■ **AVAILABLE RECORDS**:
# # # # # # #

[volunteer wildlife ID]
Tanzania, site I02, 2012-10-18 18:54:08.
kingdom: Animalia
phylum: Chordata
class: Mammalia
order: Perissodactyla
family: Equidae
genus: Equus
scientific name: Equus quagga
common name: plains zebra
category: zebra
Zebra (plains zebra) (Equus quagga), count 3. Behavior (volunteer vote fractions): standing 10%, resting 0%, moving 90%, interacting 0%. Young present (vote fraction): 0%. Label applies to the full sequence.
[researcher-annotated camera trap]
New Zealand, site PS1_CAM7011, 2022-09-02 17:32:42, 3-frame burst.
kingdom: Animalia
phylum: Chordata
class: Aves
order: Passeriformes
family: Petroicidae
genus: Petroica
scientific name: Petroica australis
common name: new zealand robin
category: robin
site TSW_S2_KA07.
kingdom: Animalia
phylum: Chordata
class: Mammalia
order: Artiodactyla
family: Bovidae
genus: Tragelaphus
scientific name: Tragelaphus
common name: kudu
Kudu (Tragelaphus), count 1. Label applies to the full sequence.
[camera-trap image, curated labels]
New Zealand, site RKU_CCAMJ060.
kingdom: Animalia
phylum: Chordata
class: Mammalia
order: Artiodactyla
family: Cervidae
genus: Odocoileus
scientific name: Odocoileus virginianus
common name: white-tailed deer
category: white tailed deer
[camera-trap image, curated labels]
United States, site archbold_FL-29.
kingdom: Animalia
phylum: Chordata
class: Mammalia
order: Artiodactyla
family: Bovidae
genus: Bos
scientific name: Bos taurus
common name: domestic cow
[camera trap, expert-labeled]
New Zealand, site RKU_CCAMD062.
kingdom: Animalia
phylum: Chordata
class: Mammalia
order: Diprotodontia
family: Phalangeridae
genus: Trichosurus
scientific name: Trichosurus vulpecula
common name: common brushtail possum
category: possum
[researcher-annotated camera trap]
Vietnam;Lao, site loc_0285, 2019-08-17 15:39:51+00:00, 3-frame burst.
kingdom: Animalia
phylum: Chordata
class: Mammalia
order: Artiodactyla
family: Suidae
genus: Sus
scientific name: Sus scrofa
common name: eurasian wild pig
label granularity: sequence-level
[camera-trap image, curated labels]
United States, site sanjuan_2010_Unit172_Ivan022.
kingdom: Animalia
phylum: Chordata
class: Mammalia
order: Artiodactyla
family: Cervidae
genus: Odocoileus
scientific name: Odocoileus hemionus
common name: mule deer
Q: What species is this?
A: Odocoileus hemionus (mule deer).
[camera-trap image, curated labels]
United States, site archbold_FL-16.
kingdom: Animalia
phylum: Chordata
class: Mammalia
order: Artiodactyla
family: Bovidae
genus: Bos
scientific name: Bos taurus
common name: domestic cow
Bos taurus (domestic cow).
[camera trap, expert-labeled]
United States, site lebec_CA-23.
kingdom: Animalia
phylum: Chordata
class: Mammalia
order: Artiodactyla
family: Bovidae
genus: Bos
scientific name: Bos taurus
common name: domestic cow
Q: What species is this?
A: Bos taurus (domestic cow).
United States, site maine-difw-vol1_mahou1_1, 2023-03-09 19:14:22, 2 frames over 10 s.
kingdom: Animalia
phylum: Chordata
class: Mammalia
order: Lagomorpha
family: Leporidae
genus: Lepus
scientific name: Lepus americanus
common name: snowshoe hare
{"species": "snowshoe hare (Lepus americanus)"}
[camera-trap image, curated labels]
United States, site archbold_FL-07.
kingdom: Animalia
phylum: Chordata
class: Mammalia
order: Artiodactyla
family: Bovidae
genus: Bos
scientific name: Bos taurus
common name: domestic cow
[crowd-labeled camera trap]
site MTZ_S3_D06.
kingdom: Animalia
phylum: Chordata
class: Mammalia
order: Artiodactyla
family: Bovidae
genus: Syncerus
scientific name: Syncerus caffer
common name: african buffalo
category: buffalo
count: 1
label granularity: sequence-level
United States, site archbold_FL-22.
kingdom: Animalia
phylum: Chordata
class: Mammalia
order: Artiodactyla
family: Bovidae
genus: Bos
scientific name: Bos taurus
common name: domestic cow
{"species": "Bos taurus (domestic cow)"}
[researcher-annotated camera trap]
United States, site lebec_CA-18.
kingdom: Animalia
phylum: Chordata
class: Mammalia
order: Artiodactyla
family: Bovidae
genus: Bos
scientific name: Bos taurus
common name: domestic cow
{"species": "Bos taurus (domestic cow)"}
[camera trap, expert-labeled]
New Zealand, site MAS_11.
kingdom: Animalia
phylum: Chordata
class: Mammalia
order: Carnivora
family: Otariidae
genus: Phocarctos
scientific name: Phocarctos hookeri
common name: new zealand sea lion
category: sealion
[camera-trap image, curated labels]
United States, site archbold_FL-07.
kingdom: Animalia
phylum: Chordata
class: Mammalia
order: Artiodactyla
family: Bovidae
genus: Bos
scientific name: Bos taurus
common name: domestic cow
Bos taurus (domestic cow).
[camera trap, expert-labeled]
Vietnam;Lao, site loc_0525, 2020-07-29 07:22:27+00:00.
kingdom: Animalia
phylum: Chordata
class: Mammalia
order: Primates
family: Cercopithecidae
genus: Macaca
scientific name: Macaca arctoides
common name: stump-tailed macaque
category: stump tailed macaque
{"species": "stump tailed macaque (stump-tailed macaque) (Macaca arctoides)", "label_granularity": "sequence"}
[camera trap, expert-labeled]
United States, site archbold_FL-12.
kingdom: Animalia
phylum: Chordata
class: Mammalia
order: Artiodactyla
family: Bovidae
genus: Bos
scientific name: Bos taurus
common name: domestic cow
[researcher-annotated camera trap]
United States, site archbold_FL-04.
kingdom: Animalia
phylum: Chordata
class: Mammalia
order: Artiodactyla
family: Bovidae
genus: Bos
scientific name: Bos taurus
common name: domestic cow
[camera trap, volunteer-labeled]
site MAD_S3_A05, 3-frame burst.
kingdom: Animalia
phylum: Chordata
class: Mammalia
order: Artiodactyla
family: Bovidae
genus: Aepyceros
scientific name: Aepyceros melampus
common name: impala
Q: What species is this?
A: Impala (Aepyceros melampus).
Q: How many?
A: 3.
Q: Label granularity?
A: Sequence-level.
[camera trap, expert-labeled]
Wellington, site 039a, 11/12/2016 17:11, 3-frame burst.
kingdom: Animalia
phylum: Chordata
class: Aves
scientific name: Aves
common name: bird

# # # # # # #

In the listing above, show every line with the word "Odocoileus".

genus: Odocoileus
scientific name: Odocoileus virginianus
genus: Odocoileus
scientific name: Odocoileus hemionus
A: Odocoileus hemionus (mule deer).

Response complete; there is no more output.